Predict Bike Dock Demand
Company: Two Sigma
Role: Data Scientist
Category: Machine Learning
Difficulty: hard
Interview Round: Technical Screen
You are working on a docked bike-sharing system. Build a model that predicts how many bikes will be checked out from a specific dock in the next hour.
Assume you have access to:
- `trips(trip_id, start_time, start_station_id, end_station_id, user_type)`
- `station_status(station_id, ts, bikes_available, docks_available, capacity)`
- `weather(ts, temperature, precipitation, wind_speed)`
- `calendar(date, is_holiday, is_weekend, special_event)`
Discuss:
1. How you would define the prediction target and unit of analysis.

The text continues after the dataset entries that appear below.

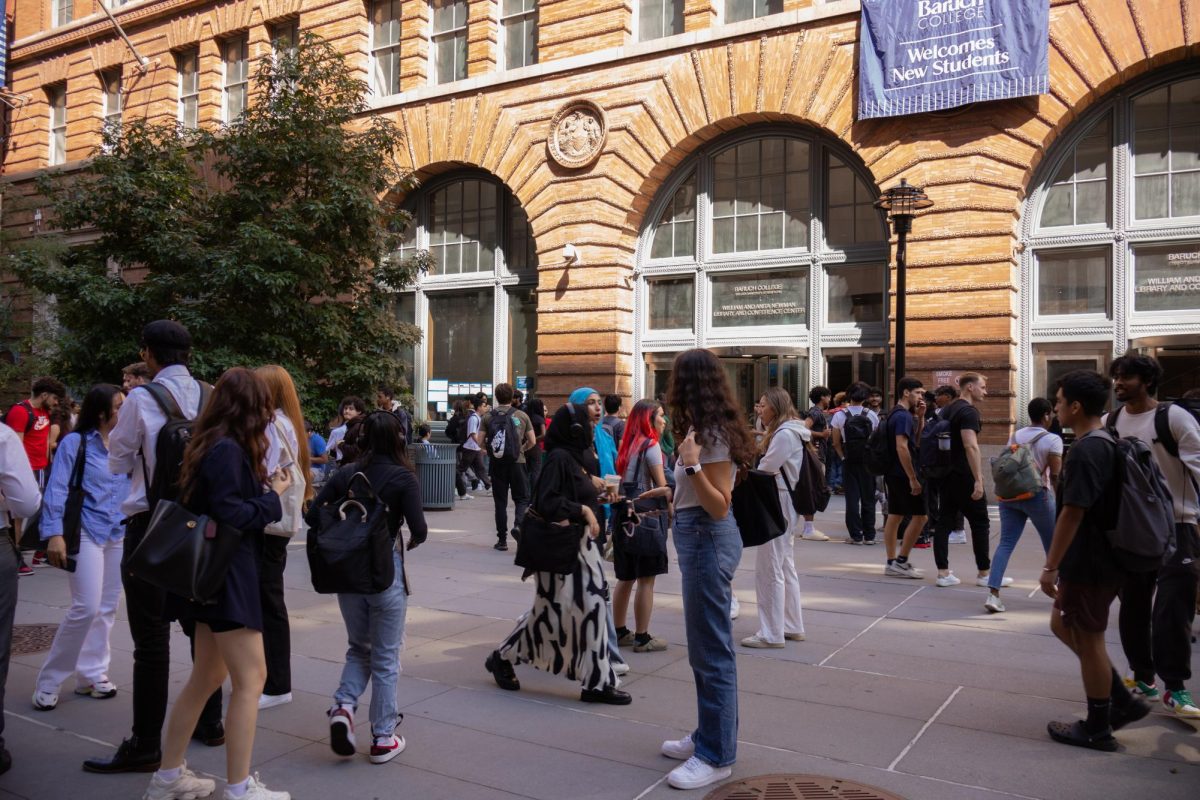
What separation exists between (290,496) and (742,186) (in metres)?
15.0

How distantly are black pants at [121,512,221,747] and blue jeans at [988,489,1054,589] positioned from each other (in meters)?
6.38

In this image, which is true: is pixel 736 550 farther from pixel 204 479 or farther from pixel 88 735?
pixel 88 735

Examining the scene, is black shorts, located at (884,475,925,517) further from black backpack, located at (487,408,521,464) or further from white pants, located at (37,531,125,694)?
white pants, located at (37,531,125,694)

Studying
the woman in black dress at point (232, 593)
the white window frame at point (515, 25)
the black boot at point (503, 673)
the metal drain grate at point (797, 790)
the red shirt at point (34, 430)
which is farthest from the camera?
Answer: the white window frame at point (515, 25)

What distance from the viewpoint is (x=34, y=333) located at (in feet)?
67.9

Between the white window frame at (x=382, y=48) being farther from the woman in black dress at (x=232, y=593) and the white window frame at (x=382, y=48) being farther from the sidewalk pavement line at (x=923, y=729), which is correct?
the sidewalk pavement line at (x=923, y=729)

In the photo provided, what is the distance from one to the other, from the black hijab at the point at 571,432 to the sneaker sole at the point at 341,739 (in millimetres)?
1926

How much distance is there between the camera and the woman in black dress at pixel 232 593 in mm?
3855

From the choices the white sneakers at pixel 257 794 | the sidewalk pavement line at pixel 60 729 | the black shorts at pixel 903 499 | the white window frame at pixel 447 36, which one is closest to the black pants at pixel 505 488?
the black shorts at pixel 903 499

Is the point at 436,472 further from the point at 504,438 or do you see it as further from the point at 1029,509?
the point at 1029,509

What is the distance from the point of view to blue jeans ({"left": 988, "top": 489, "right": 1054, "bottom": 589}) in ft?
25.4

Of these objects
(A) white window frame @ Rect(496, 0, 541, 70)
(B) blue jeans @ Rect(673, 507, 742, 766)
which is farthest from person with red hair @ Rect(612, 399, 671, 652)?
(A) white window frame @ Rect(496, 0, 541, 70)

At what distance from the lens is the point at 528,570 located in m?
5.57

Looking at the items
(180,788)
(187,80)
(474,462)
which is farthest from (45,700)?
(187,80)
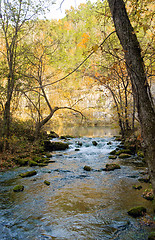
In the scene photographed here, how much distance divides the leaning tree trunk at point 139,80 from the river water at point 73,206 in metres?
→ 2.21

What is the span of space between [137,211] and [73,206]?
1.74m

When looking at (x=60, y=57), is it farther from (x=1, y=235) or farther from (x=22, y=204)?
(x=1, y=235)

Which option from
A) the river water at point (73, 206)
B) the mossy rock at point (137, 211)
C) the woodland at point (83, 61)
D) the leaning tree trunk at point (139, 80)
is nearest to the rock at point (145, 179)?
the river water at point (73, 206)

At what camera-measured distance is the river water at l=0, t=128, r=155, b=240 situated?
383cm

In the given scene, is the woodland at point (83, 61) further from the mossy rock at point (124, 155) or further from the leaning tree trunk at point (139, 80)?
the mossy rock at point (124, 155)

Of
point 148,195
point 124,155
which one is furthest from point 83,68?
point 148,195

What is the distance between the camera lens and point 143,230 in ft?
12.5

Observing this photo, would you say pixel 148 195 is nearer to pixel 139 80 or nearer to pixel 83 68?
pixel 139 80

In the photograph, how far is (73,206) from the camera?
16.4 ft

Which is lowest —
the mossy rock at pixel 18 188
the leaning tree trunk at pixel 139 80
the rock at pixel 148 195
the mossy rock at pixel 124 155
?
the rock at pixel 148 195

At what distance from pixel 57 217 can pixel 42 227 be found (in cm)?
52

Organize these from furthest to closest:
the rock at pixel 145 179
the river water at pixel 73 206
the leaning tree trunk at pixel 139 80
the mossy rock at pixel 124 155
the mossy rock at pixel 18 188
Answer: the mossy rock at pixel 124 155, the rock at pixel 145 179, the mossy rock at pixel 18 188, the river water at pixel 73 206, the leaning tree trunk at pixel 139 80

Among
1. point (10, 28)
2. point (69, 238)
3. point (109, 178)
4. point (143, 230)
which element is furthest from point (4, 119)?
point (143, 230)

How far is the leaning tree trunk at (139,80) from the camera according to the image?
250cm
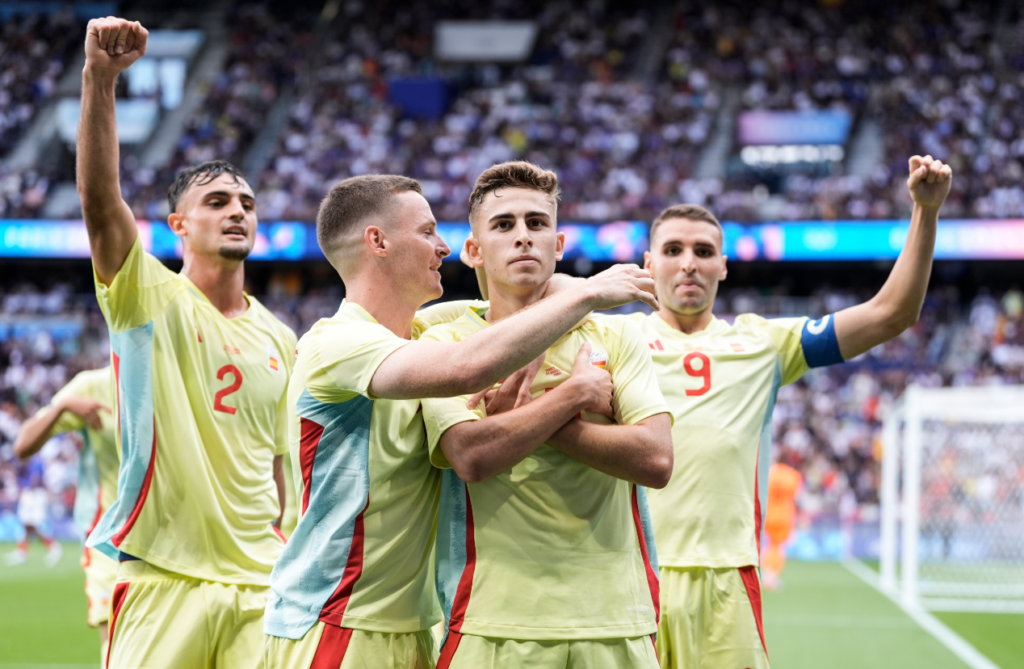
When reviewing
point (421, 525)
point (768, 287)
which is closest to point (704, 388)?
point (421, 525)

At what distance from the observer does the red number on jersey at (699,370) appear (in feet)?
15.0

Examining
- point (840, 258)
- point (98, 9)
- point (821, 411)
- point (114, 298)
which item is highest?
point (98, 9)

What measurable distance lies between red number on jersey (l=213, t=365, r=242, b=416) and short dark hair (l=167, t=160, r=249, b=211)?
0.82 metres

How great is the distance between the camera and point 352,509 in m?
3.17

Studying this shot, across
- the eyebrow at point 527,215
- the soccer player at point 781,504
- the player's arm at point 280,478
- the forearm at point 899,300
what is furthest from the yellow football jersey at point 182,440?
the soccer player at point 781,504

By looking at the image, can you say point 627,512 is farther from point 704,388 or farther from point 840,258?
point 840,258

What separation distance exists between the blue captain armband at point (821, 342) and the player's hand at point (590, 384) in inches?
70.8

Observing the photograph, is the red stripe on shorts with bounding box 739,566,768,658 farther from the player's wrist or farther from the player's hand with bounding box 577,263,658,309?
the player's wrist

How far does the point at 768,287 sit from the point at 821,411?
5.36 meters

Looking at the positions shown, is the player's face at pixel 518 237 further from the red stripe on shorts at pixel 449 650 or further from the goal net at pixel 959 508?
the goal net at pixel 959 508

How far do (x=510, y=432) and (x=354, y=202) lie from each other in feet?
3.33

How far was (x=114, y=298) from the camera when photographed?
396 centimetres

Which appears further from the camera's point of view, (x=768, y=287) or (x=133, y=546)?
(x=768, y=287)

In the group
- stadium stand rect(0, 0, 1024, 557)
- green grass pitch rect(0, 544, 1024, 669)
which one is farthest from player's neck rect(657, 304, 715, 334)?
stadium stand rect(0, 0, 1024, 557)
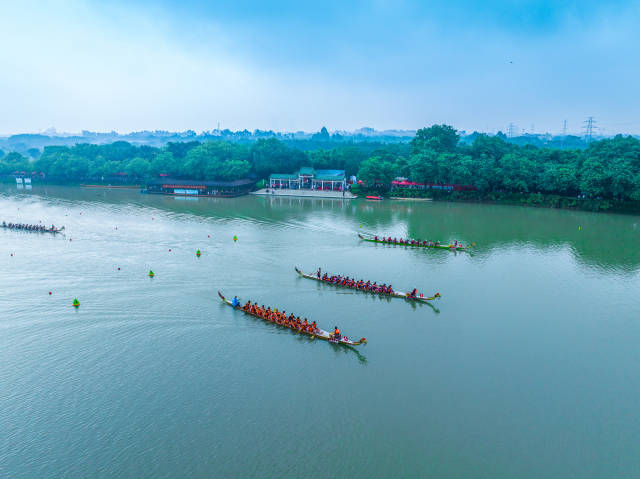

2. What features you would engineer without leaking future information.
3. What model family you would start with and why.
4. Which evaluation metrics you would use, and how your choice changes if the business cares more about stock-outs than raw count error.
5. How you would split train and validation data for a time-series problem.
6. How you would prevent overfitting and handle cold-start stations, missing data, and distribution shifts such as severe weather or holidays.
Quick Answer: This question evaluates a data scientist's competency in time-series demand forecasting, covering temporal target definition, temporal feature engineering, model family selection, evaluation metric alignment with business priorities, and handling data-quality issues like missing data, cold-starts, and distribution shifts.